_WRITTEN INSTRUCTION 1_
In the extremism report, what ages did the neo-Nazi channel say most of its followers were?

::::

(New York, N.Y.) — The Counter Extremism Project (CEP) reports weekly on the methods used by extremists to exploit the Internet and social media platforms to recruit followers and incite violence. Extremist groups and individuals online continue to focus on the Russian invasion of Ukraine. On Telegram, white supremacists encouraged thousands of followers to spread racist abuse in a Telegram channel created to help Nigerians fleeing fighting in Ukraine. Also on Telegram, a neo-Nazi channel that had previously encouraged their followers to travel to Ukraine as foreign fighters abandoned this position, stating that their followers would be a hindrance because they are mainly between the ages 16-18 years old and have no military training.
Also last week, the recently formed splinter Atomwaffen Division (AWD), that is thought to be a very small number of individuals, release a PDF calling for people to join neo-Nazi groups and help bring about the collapse of the U.S. government. CEP researchers located posts encouraging an individual forum member to commit acts of violence following racist statements on an imageboard accessible with Tor. In a blog post, American white supremacist Rodert Rundo called on Rise Above Movement (RAM)-inspired active clubs to recruit members at various events and locations. Finally, there were multiple uploads of the 25th issue of the pro-ISIS web magazine “Voice of Hind” released last week.

::::

_WRITTEN INSTRUCTION 2_
Please repeat the records word for word, starting with the line that contains "Of the candidates" and going on through the last line of the records.

_MATERIAL FOR THE TASK_

::::

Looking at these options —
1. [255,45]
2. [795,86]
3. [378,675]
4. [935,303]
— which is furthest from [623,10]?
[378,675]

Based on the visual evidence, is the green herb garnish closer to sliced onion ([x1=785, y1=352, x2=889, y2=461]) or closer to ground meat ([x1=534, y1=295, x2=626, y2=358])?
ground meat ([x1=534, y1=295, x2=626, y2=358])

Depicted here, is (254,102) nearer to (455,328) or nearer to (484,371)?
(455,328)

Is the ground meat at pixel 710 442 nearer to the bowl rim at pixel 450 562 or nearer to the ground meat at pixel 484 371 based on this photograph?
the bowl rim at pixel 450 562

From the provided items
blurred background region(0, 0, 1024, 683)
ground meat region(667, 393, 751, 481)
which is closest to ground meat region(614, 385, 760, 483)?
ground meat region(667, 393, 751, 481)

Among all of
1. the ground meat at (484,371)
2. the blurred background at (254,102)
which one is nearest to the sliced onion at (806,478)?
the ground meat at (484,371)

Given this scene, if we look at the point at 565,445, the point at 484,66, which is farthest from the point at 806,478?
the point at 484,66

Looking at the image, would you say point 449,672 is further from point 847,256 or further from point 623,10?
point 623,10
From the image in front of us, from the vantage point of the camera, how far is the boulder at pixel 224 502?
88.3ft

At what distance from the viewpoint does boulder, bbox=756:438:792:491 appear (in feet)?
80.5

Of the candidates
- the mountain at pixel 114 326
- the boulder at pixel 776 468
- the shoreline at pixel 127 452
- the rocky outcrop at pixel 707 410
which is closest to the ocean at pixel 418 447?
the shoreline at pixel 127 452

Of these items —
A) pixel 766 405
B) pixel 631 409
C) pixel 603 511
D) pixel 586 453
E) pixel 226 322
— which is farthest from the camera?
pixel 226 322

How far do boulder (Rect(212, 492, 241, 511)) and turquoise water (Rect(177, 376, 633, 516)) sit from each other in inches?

::::

_FINAL ANSWER 1_
Mainly between 16 and 18 years old.

_FINAL ANSWER 2_
Of the candidates
- the mountain at pixel 114 326
- the boulder at pixel 776 468
- the shoreline at pixel 127 452
- the rocky outcrop at pixel 707 410
which is closest to the ocean at pixel 418 447?
the shoreline at pixel 127 452

Of these items —
A) pixel 766 405
B) pixel 631 409
C) pixel 603 511
D) pixel 586 453
E) pixel 226 322
— which is farthest from the camera?
pixel 226 322

How far do boulder (Rect(212, 492, 241, 511)) and turquoise water (Rect(177, 376, 633, 516)) sit from each other in inches?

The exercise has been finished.